An idea? you say as you assist her to her feet and pat caked snow from your buttocks.
For our daughter’s name. Yes.
You work your way ten yards down the driveway.
It’s going to be a girl, then?
If that’s okay with you. I’m open to suggestions. This point should be taken for granted. If you’d rather, we could have a boy. A boy would be nice. There’s something strong and enduring about a boy.
Either a boy or a girl is good with me. As long as it’s healthy, as they say. Repeatedly.
And happy.
I’d hate to think that at some point in life it would become healthy yet unhappy.

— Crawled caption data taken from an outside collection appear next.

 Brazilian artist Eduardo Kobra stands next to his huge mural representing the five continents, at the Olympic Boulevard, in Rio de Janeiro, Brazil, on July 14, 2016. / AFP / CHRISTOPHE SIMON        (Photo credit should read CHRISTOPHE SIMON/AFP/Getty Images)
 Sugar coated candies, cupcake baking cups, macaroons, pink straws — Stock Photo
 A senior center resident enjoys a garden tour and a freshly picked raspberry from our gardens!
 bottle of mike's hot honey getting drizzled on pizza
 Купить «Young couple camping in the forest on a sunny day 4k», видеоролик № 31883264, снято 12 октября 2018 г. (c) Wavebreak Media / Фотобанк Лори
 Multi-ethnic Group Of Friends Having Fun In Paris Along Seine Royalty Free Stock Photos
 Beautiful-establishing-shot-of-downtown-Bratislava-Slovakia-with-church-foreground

A happy and healthy daughter.
You turn off the driveway onto what in milder seasons is a deer trail and strike into the forest.
Snow pellets spitball around you.
You travel single file, Andi following in the tracks you lay down.
Time loosening.
You discover how hard it is to push forward in fresh powder. It is like walking across the shallow end of a swimming pool.
Ahead, you catch a glimpse of a fox’s bushy black tail.
Vanishing.
It occurs to you history has not arrived here yet.
How you only think that snow is white, but how in reality it is innumerable shades of blue, gray, and pink.
The iron-colored clouds having moved closer to earth.
A muffled pause charging the afternoon.
With blue eyes, you say over your shoulder.
What?
I don’t know why, but I’ve always pictured little girls with blue eyes. Blue eyes and blond hair, it almost but not quite goes without saying. The shade that used to be referred to as dirty blond but is now referred to as honey or auburn blond.
Like her father.
I believe so. Yes.
Blond hair, blue eyes. I like it — in a classic sort of way. What about Genia, with a G that sounds like a J?
Genia with a G that sounds like a J…
You cover five more yards, considering.
As in photogenic? you ask.
I absolutely don’t want it to sound too weird or forced. If you think it sounds too weird or forced, just say the word and we can change it. But to me it sounds… what? To me it sounds more interestingly uncommon than weird or forced.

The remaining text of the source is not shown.